[Data extracts]
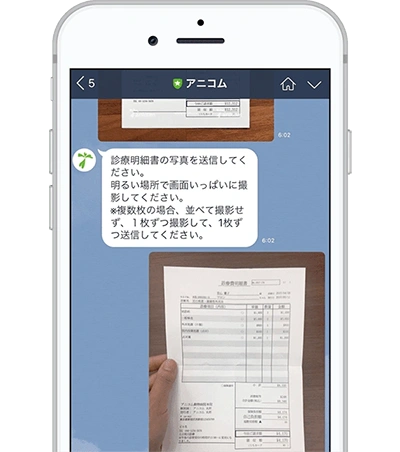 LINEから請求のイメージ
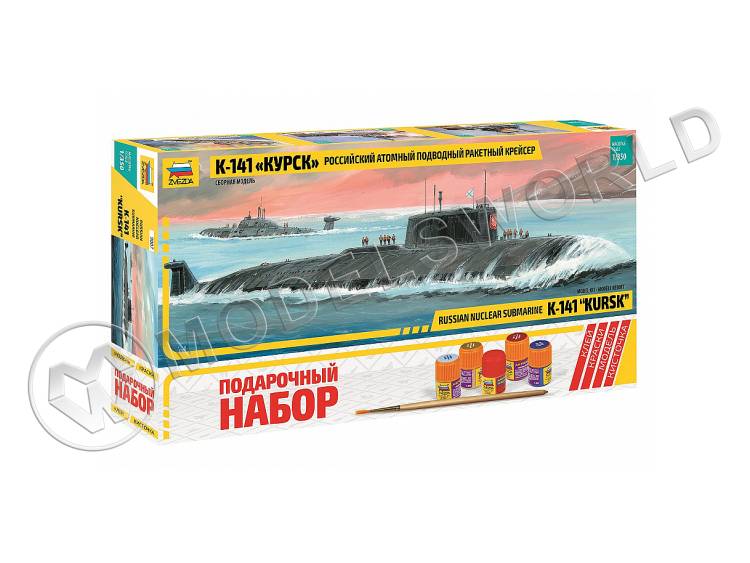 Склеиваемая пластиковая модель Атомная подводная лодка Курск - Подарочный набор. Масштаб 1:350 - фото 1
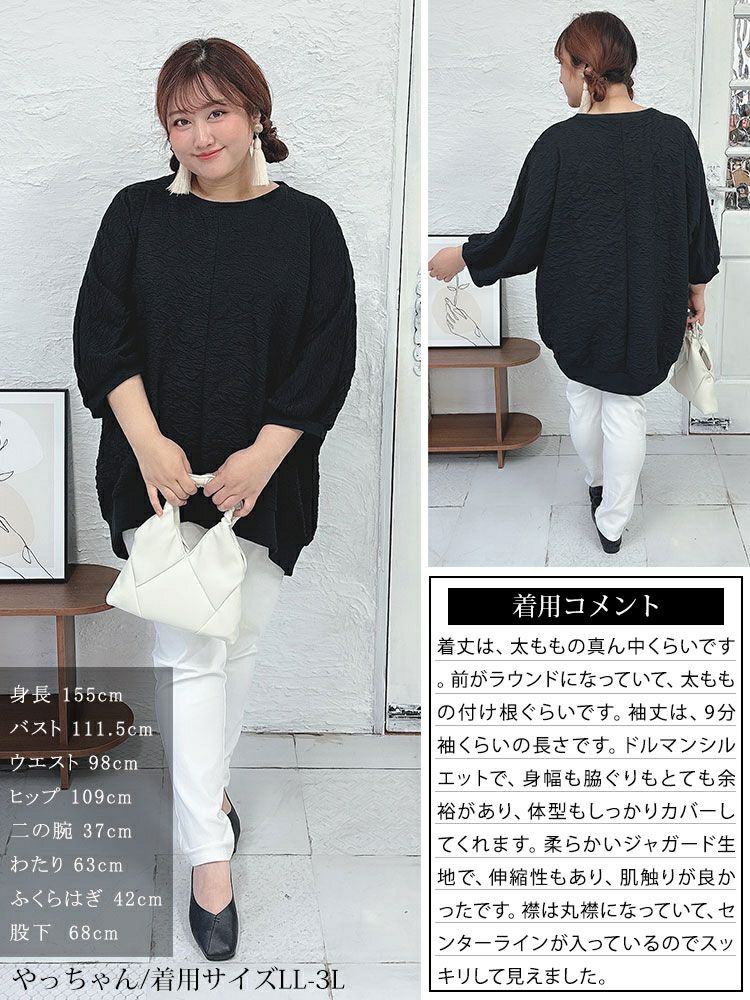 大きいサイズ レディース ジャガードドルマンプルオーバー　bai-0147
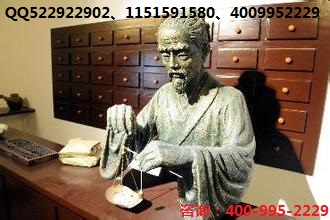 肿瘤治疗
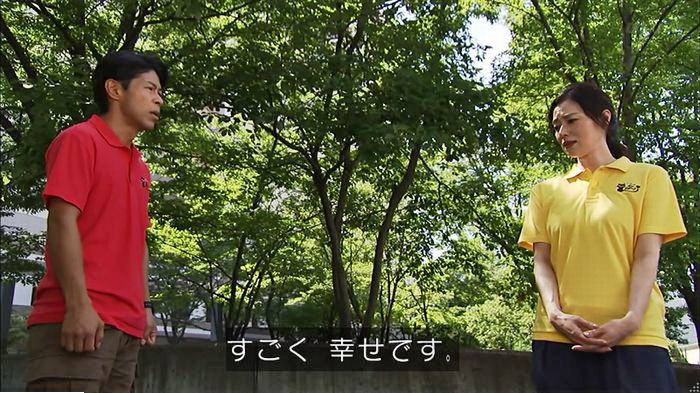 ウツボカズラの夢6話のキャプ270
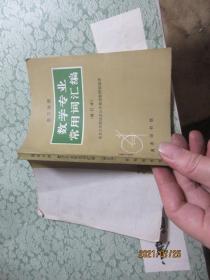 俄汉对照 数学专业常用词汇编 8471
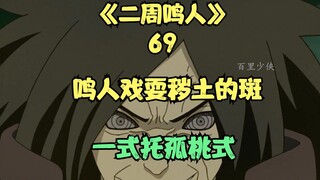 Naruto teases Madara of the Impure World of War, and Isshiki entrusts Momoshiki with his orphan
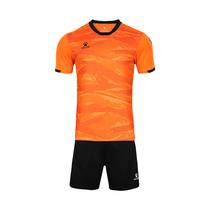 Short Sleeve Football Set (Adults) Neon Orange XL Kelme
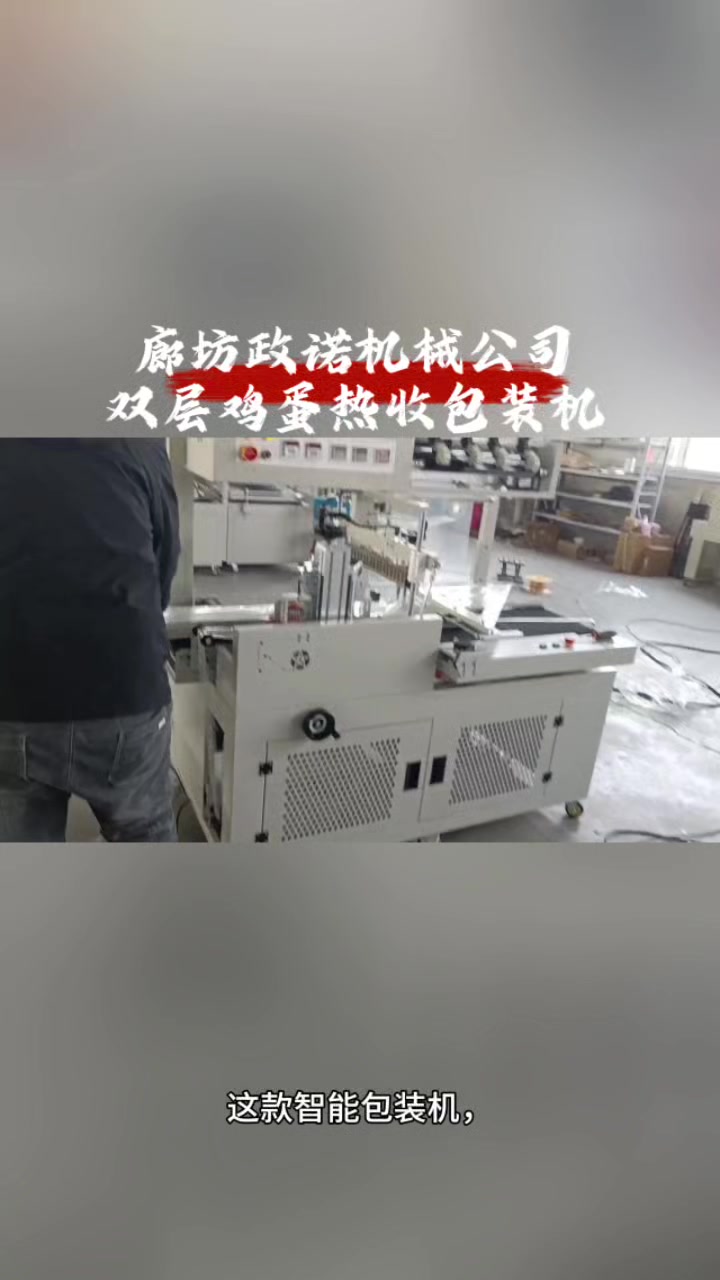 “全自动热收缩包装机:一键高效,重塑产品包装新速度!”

---

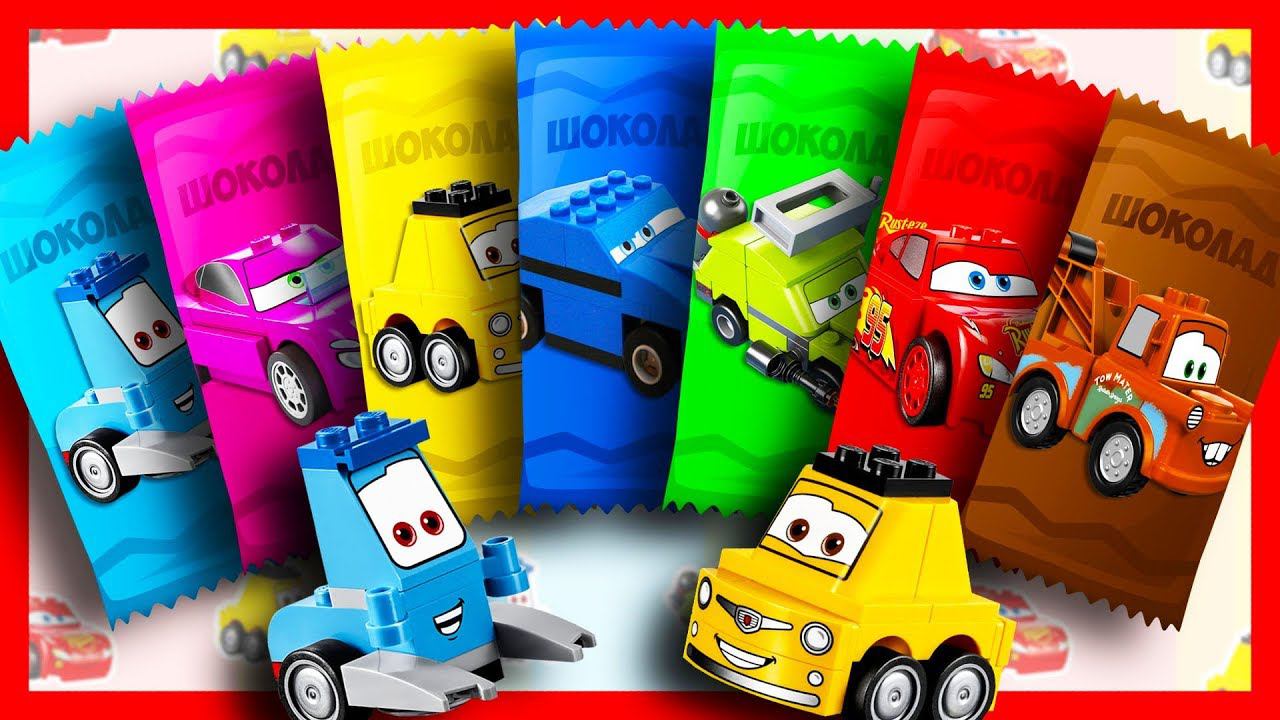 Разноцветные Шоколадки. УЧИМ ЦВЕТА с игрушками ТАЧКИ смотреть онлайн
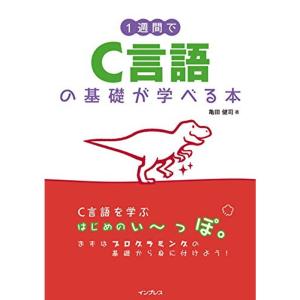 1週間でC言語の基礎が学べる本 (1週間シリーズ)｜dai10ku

...

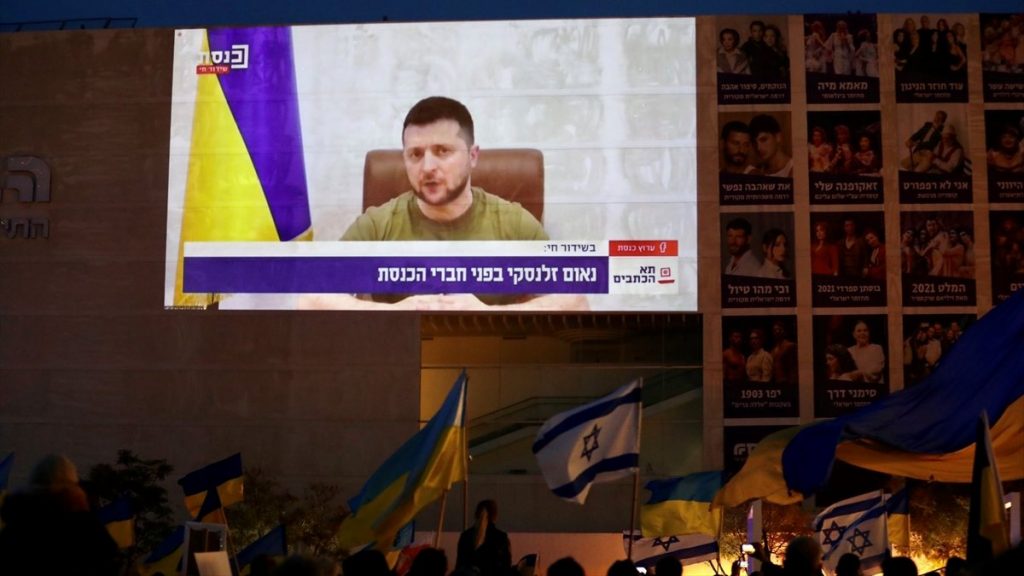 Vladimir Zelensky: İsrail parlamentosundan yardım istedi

[How to complete this task]
Please retype the stretch of the material from the line containing "Разноцветные Шоколадки. УЧИМ" through the line containing "1週間でC言語の基礎が学べる本 (1週間シリーズ)｜dai10ku", leaving out the pictures.

[The answer]
 Разноцветные Шоколадки. УЧИМ ЦВЕТА с игрушками ТАЧКИ смотреть онлайн
 1週間でC言語の基礎が学べる本 (1週間シリーズ)｜dai10ku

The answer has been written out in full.